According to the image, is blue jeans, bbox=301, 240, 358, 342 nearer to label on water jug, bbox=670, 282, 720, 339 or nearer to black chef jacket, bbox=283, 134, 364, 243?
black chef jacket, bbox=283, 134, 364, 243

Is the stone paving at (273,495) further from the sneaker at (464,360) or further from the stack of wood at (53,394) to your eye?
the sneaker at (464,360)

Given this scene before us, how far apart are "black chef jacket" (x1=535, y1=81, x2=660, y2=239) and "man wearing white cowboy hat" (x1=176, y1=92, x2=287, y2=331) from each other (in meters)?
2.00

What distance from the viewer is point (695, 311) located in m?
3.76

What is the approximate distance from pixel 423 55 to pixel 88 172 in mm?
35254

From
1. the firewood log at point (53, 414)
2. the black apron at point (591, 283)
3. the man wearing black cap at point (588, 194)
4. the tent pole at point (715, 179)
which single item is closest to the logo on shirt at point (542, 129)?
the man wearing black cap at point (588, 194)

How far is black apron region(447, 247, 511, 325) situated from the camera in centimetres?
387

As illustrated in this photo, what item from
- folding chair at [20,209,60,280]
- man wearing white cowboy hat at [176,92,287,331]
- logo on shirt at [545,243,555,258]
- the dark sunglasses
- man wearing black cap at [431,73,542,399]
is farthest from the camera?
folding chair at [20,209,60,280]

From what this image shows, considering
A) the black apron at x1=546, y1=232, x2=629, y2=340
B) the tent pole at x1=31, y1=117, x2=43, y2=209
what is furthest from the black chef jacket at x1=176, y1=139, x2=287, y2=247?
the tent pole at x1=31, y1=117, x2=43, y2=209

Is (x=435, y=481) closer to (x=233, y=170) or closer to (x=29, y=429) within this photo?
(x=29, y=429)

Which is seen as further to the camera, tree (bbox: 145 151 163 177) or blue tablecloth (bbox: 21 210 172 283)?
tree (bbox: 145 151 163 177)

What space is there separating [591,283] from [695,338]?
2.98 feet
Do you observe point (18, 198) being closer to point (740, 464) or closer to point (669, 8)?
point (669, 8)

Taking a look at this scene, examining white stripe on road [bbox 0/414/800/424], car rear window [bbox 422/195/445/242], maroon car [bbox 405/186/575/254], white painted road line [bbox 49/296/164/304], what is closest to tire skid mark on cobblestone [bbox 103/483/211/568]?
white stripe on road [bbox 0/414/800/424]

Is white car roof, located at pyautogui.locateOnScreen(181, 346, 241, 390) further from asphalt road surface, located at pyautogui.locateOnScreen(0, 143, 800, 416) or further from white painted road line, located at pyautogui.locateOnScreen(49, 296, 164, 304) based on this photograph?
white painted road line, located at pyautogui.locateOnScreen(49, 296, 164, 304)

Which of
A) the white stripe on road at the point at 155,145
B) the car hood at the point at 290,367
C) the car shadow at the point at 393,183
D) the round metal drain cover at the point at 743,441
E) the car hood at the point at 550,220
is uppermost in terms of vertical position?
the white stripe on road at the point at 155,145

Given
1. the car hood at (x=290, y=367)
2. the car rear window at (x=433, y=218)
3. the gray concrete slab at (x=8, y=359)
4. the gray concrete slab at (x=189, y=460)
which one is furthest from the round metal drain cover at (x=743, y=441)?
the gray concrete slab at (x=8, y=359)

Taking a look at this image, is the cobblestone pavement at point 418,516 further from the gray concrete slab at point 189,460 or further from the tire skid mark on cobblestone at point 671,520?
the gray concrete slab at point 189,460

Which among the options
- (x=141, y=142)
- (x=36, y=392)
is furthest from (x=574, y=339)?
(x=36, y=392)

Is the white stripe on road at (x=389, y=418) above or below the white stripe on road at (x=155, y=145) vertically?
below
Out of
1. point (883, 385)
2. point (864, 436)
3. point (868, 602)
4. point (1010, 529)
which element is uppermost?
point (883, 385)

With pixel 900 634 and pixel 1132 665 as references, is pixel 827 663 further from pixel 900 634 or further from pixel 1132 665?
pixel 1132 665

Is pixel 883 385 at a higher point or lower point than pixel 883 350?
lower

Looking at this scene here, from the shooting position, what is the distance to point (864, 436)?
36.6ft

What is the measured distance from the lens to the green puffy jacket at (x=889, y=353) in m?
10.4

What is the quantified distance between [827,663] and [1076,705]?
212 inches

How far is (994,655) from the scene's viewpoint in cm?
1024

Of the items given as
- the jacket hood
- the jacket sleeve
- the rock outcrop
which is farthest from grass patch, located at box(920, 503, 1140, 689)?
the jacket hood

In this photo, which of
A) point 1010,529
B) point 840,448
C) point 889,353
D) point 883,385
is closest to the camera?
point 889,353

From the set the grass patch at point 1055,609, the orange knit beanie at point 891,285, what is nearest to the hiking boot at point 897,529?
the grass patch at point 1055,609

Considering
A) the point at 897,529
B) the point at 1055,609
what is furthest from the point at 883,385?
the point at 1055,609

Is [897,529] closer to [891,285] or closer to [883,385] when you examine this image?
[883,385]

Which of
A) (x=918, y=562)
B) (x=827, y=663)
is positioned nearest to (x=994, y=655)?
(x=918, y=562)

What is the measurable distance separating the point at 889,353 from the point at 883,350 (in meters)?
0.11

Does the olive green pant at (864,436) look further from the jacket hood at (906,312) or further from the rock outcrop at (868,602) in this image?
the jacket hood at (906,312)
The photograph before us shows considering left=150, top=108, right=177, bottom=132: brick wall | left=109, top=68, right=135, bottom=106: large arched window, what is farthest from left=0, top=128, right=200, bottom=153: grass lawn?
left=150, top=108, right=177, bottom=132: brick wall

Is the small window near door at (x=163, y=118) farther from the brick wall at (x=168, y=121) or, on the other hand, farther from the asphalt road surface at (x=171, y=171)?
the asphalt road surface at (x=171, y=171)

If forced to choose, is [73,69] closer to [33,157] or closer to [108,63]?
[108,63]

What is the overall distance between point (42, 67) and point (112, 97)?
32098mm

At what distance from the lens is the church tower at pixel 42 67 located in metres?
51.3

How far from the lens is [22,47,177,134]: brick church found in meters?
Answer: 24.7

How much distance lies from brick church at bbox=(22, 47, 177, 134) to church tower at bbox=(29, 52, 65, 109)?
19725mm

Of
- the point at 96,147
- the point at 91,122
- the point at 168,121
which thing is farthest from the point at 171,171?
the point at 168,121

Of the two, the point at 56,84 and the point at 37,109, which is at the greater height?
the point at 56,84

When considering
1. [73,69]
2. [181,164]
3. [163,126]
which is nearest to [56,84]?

==========

Give all of the entries again, word for word.

According to the image, is blue jeans, bbox=301, 240, 358, 342 nearer to label on water jug, bbox=670, 282, 720, 339 or nearer to black chef jacket, bbox=283, 134, 364, 243?
black chef jacket, bbox=283, 134, 364, 243

Is the stone paving at (273,495) further from the sneaker at (464,360) or further from the stack of wood at (53,394) to your eye?
the sneaker at (464,360)

Given this scene before us, how far apart are "black chef jacket" (x1=535, y1=81, x2=660, y2=239) and "man wearing white cowboy hat" (x1=176, y1=92, x2=287, y2=331) from each other (in meters)?
2.00

What distance from the viewer is point (695, 311) located in m?
3.76

What is the approximate distance from pixel 423 55 to pixel 88 172 in mm?
35254

From
1. the firewood log at point (53, 414)
2. the black apron at point (591, 283)
3. the man wearing black cap at point (588, 194)
4. the tent pole at point (715, 179)
which single item is closest to the logo on shirt at point (542, 129)?
the man wearing black cap at point (588, 194)

How far is black apron region(447, 247, 511, 325) situated from the camera in centimetres?
387

As illustrated in this photo, what item from
- folding chair at [20,209,60,280]
- man wearing white cowboy hat at [176,92,287,331]
- logo on shirt at [545,243,555,258]
- the dark sunglasses
- man wearing black cap at [431,73,542,399]
is farthest from the camera?
folding chair at [20,209,60,280]

From what this image shows, considering
A) the black apron at x1=546, y1=232, x2=629, y2=340
B) the tent pole at x1=31, y1=117, x2=43, y2=209
what is furthest from the black chef jacket at x1=176, y1=139, x2=287, y2=247?
the tent pole at x1=31, y1=117, x2=43, y2=209

Is (x=435, y=481) closer to (x=233, y=170) or closer to (x=29, y=429) within this photo?
(x=29, y=429)

Which is seen as further to the camera, tree (bbox: 145 151 163 177) or blue tablecloth (bbox: 21 210 172 283)?
tree (bbox: 145 151 163 177)

What space is there separating [591,283] from [695,338]?
2.98 feet
Do you observe point (18, 198) being closer to point (740, 464) or closer to point (669, 8)?
point (669, 8)

Taking a look at this scene, examining white stripe on road [bbox 0/414/800/424], car rear window [bbox 422/195/445/242], maroon car [bbox 405/186/575/254], white painted road line [bbox 49/296/164/304], what is closest to tire skid mark on cobblestone [bbox 103/483/211/568]?
white stripe on road [bbox 0/414/800/424]

Is white car roof, located at pyautogui.locateOnScreen(181, 346, 241, 390) further from asphalt road surface, located at pyautogui.locateOnScreen(0, 143, 800, 416) or further from white painted road line, located at pyautogui.locateOnScreen(49, 296, 164, 304) based on this photograph?
white painted road line, located at pyautogui.locateOnScreen(49, 296, 164, 304)

Which of
A) the white stripe on road at the point at 155,145
B) the car hood at the point at 290,367
C) the car shadow at the point at 393,183
D) the round metal drain cover at the point at 743,441
E) the car hood at the point at 550,220
is uppermost in terms of vertical position?
the white stripe on road at the point at 155,145

Given
1. the car hood at (x=290, y=367)
2. the car rear window at (x=433, y=218)
3. the gray concrete slab at (x=8, y=359)
4. the gray concrete slab at (x=189, y=460)
which one is furthest from the round metal drain cover at (x=743, y=441)?
the gray concrete slab at (x=8, y=359)

Taking a look at this image, is the cobblestone pavement at point 418,516 further from the gray concrete slab at point 189,460 or further from the tire skid mark on cobblestone at point 671,520?
the gray concrete slab at point 189,460

Which among the options
- (x=141, y=142)
- (x=36, y=392)
is furthest from (x=574, y=339)?
(x=36, y=392)

Is the white stripe on road at (x=389, y=418) above or below the white stripe on road at (x=155, y=145) vertically?
below
Out of
1. point (883, 385)
2. point (864, 436)
3. point (868, 602)
4. point (1010, 529)
which element is uppermost?
point (883, 385)

With pixel 900 634 and pixel 1132 665 as references, is pixel 827 663 further from pixel 900 634 or further from pixel 1132 665?
pixel 1132 665

Is pixel 883 385 at a higher point or lower point than pixel 883 350?
lower

Looking at this scene here, from the shooting position, what is the distance to point (864, 436)?
36.6ft

What is the measured distance from the lens to the green puffy jacket at (x=889, y=353) in m?
10.4

What is the quantified distance between [827,663] and [1076,705]?
212 inches

How far is (994,655) from the scene's viewpoint in cm?
1024

Of the items given as
- the jacket hood
- the jacket sleeve
- the rock outcrop
which is farthest from grass patch, located at box(920, 503, 1140, 689)?
the jacket hood

In this photo, which of
A) point 1010,529
B) point 840,448
C) point 889,353
D) point 883,385
is closest to the camera?
point 889,353

From the set the grass patch at point 1055,609, the orange knit beanie at point 891,285, what is nearest to the hiking boot at point 897,529?
the grass patch at point 1055,609

Considering
A) the point at 897,529
B) the point at 1055,609
what is furthest from the point at 883,385?
the point at 1055,609

Is [897,529] closer to [891,285] or closer to [883,385] when you examine this image?
[883,385]

Which of
A) (x=918, y=562)
B) (x=827, y=663)
is positioned nearest to (x=994, y=655)?
(x=918, y=562)

What is the measurable distance separating the point at 889,353 from the point at 883,350 (in meters)?
0.11

Does the olive green pant at (864,436) look further from the jacket hood at (906,312) or further from the rock outcrop at (868,602) in this image?
the jacket hood at (906,312)
The photograph before us shows considering left=150, top=108, right=177, bottom=132: brick wall | left=109, top=68, right=135, bottom=106: large arched window, what is farthest from left=0, top=128, right=200, bottom=153: grass lawn?
left=150, top=108, right=177, bottom=132: brick wall

Is the small window near door at (x=163, y=118) farther from the brick wall at (x=168, y=121) or, on the other hand, farther from the asphalt road surface at (x=171, y=171)?
the asphalt road surface at (x=171, y=171)

If forced to choose, is [73,69] closer to [33,157] or closer to [108,63]?
[108,63]

What is the overall distance between point (42, 67) and point (112, 97)?
32098mm

At what distance from the lens is the church tower at pixel 42 67 located in metres?
51.3

How far from the lens is [22,47,177,134]: brick church found in meters?
Answer: 24.7

How much distance lies from brick church at bbox=(22, 47, 177, 134) to church tower at bbox=(29, 52, 65, 109)?
19725mm

Of
- the point at 96,147
- the point at 91,122
- the point at 168,121
which thing is farthest from the point at 171,171?
the point at 168,121

Of the two, the point at 56,84 and the point at 37,109, which is at the greater height?
the point at 56,84

When considering
1. [73,69]
2. [181,164]
3. [163,126]
which is nearest to [56,84]?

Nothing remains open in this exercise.